8.2.3 Metabolomics Approaches for Investigation of Chemo-preventive Phytochemicals
8.2.3.1 Selection and Preparation of Sample
Based on the aims of metabolomics investigation, plants (extracts), bio fluids of animal models (treated in vitro with chemo-preventive plant extracts), tissue and cell extracts can be chosen for identifying bioactive phytochemicals in vitro and examining the impact of phytochemicals on metabolism on animal system (Fig. 8.3). In general, a power analysis should be conducted to ensure that a sufficient number of samples are included and the data can be statistically validated. In order to minimise or avoid the formation of new chemical species or degradation of metabolites during and after sample collection, the integrity of chemical composition in acquired samples, experimental techniques, storage conditions viz. (snap freezing in liquid nitrogen, quenching in preservation solution or freeze clamping) should be optimized (Villas-Boas et al. 2005; Wang and Chen 2013).
Preparation of the sample for the analytical platform is the key for success in metabolomic analysis, especially for MS-based approach. Metabolomic analysis of phytochemicals mediated chemoprevention demands ideal sample preparation strategies so as to efficiently extract small-molecule chemo-preventive phytochemicals from plants, human materials, and animals and also remove incompatible matrices such as salts and macromolecules. The chemical and physical properties of sample determine the extraction and preparation techniques to be applied. Liquid-liquid extractions, super-critical fluid extraction, solid-phase extraction, micro-wave assisted extraction, protein precipitation and dialysis are the widely applied (Dettmer et al. 2007). The obstacles for detecting phytochemicals in MS-based analysis is not only the concentration of bio-active compounds in samples but also their non-optimal performance in MS systems such as insufficient ionization in MS and poor retention in Liquid chromatography (Zhou et al. 2012). Chemical derivatization is an effective approach in this regard as it enhances the chromatographic and spectroscopic performance of these phyto-chemicals (Halket et al. 2005). This approach is widely applied in gas chromatography GC-MS analysis as it improves the separation, detectability and sensitivity of metabolite detection. In recent years, chemical derivatization is widely applied in LC-MS analysis (Halket et al. 2005; Wang and Chen 2013). Derivatization reactions are designed based on the functional groups such as amino, carboxyl, carbonyl, and hydroxylmoieties in the metabolites. The two most desired outcomes of this approach are increased hydrophobicity and chargeability (Santa 2011).

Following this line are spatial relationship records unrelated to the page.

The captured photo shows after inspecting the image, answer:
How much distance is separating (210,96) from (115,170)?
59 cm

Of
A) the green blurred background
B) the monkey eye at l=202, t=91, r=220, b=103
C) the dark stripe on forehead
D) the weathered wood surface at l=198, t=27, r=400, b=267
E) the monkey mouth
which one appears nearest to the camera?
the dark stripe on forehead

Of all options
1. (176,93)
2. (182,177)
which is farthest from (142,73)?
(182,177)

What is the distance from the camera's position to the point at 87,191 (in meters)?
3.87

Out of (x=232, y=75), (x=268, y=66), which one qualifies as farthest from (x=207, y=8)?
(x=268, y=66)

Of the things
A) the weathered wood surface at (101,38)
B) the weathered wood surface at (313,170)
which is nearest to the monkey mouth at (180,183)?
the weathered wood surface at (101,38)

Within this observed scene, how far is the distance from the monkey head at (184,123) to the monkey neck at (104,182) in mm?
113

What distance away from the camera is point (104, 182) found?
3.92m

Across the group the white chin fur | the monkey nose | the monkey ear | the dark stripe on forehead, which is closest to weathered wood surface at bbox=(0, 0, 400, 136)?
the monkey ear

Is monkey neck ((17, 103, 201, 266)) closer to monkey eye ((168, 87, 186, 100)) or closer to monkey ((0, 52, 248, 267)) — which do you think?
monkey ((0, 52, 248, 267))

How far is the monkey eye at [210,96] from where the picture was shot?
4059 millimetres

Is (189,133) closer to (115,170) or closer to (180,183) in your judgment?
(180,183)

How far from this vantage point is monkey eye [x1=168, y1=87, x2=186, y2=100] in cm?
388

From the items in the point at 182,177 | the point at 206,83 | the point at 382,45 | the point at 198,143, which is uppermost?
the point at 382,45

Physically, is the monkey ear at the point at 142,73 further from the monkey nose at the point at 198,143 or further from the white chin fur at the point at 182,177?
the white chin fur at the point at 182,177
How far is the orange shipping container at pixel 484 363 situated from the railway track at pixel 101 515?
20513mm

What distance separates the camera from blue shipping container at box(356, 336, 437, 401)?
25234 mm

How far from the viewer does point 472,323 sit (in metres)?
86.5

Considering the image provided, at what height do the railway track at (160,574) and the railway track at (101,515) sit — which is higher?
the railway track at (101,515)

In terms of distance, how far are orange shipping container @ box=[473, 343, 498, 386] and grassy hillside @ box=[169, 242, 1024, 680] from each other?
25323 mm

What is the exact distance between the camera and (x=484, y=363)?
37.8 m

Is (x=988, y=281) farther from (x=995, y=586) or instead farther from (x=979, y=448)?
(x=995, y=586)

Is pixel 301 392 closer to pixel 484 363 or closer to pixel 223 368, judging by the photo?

8.2.3.2 Analytical Platform and Data Analysis of Metabolomics
Sophisticated platforms available viz. NMR, MS, infrared spectroscopy (Gamache et al. 2004) and electrochemical array (Schattka et al. 2011) enables us to detect chemo-preventive bioactive molecules in plants. Moreover, these methods unravel the interactions between phytochemicals and biological systems. NMR and MS are the most widely used platforms for metabolomics analysis. Under electromagnetic field, MS determines mass to charge ratio of ions, while NMR measures the resonant frequency of nuclei. As compared to MS, NMR is less sensitive for detecting low abundance metabolites. Besides, NMR is non-destructive in nature and capable of providing more structural information. Chromatographic separation is not required for NMR analysis whereas majority of MS-based metabolomics approaches, GC, LC, capillary electrophoresis (CE) requires, prior to sample introduction and mass detection in MS system. Volatile metabolites or the metabolites which becomes volatile on derivatization are excellently suited for analysis in GC platform and polar compounds separation is performed by capillary electrophoresis (Wolfender et al. 2005). Metabolites in the biological sample are better compatible with LC platforms as compared to the other MS-based metabolomics approaches. Ultra-high pressure liquid chromatography (UPLC/UHPLC) is preferred over high pressure liquid chromatography as UPLC has features which use small particles, faster flow rate and high pressure as compared to HPLC thereby improving the chromatographic resolution and reduced running time in LC system (Wang et al. 2011). On elution from GC, CE or LC the analytes are subjected to ionization for detection by mass detectors in MS-based chemical analysis. Data analysis of NMR and MS-based metabolomics approaches is the crucial step for annotation of metabolites in metabolomic studies. NMR data comprises chemical shift and signal intensity, whereas GC-MS and LC-MS data comprise retention time (RT), mass to charge ratio, and signal intensity. In order to conduct metabolomic analysis, these data are deconvoluted to suitable data matrix so as to perform multivariate data analysis.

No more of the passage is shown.